Nikt nie zna dziecka tak dobrze, jak jego rodzice. Nikt nie wie też, czym dziecko najchętniej lubi się bawić ani o czym aktualnie marzy. Mało tego! Nikt też tak dobrze jak rodzice nie wie, czy dana zabawka nie będzie dla nich niepotrzebnym problemem. Tak, jak ciastolina może okazać się kiepskim pomysłem przy nowej, welurowej kanapie, tak i duża kuchnia czy wielki tor wyścigowy mogą okazać się nietrafione w maleńkim mieszkanku czy nawet kawalerce.
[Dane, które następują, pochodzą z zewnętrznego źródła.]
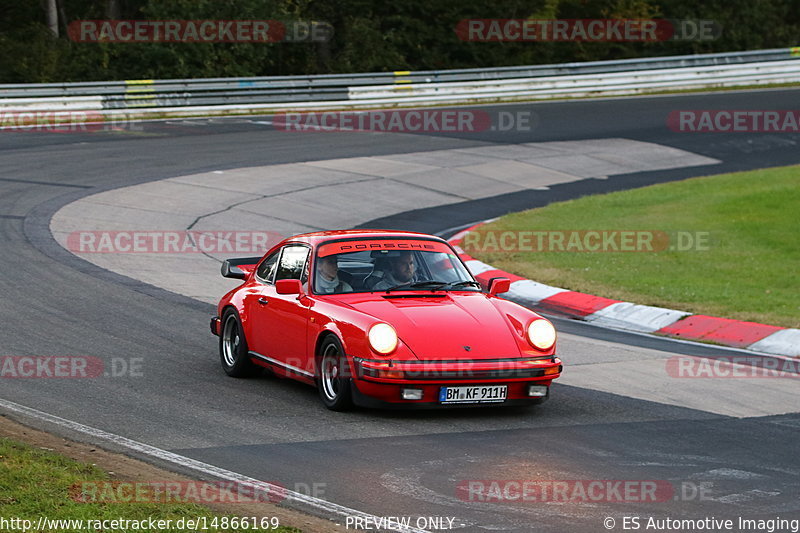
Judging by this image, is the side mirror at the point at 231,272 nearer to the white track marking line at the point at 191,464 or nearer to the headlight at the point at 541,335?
the white track marking line at the point at 191,464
Dlatego zapytanie rodzica o zdanie w kontekście zrzutki i większego prezentu jest nie tylko najwygodniejsze, ale i najbezpieczniejsze.

cukiernia Janodmobilna cukiernia Janod


2. NIE SPŁUKUJECIE SIĘ DO CNA

Nie oszukujmy się: kupić dzisiaj fajną, jakościowo dobrą zabawkę za kwotę 20 czy 50 zł to już nie lada wyczyn. Zwykle trzeba liczyć się z wydatkiem rzędu 100, 150 czy 200 zł. A gdyby tak pomnożyć tę kwotę razy dwa albo trzy? Wtedy mamy już całkiem przyjemny wynik. Choćby cukiernia Janod – piękna sprawa, ale bez żadnej promocji kosztuje ponad 500 zł. Dla jednej osoby to już spory wydatek, ale jeśli zrzucą się na nie dwie czy trzy ciocie albo jedni i drudzy dziadkowie, to kwota wydaje się już jak najbardziej do przejścia. A gwarantuję Wam, że nie oderwiecie od niej zachwyconego takim cudem dziecka.

cukiernia Janod


3. NIE RYZYKUJECIE WPADKI 

Jeżeli nie odwiedzacie danego dziecka regularnie, to najpewniej nie wiecie, jakie zainteresowania czy jaki bohater są aktualnie na tapecie. Czy to może jeszcze jest „Frozen”, czy może już Marvel. A czy puzzle to na 100, czy na 500 elementów. Czy gadżety to jeszcze różowe, czy może już „doroślejsze” czarne. Ale też nie wiecie, co dziecko zwyczajnie już ma. Kupując prezent na oślep, ryzykujecie więc, że wydacie niepotrzebnie pieniądze, zaliczając mało przyjemnego dubla. Ja zawsze wolę podpytać rodzica, ewentualnie podesłać mu kilka linków. Wtedy mam 100 proc. pewności, że niespodzianka będzie udana.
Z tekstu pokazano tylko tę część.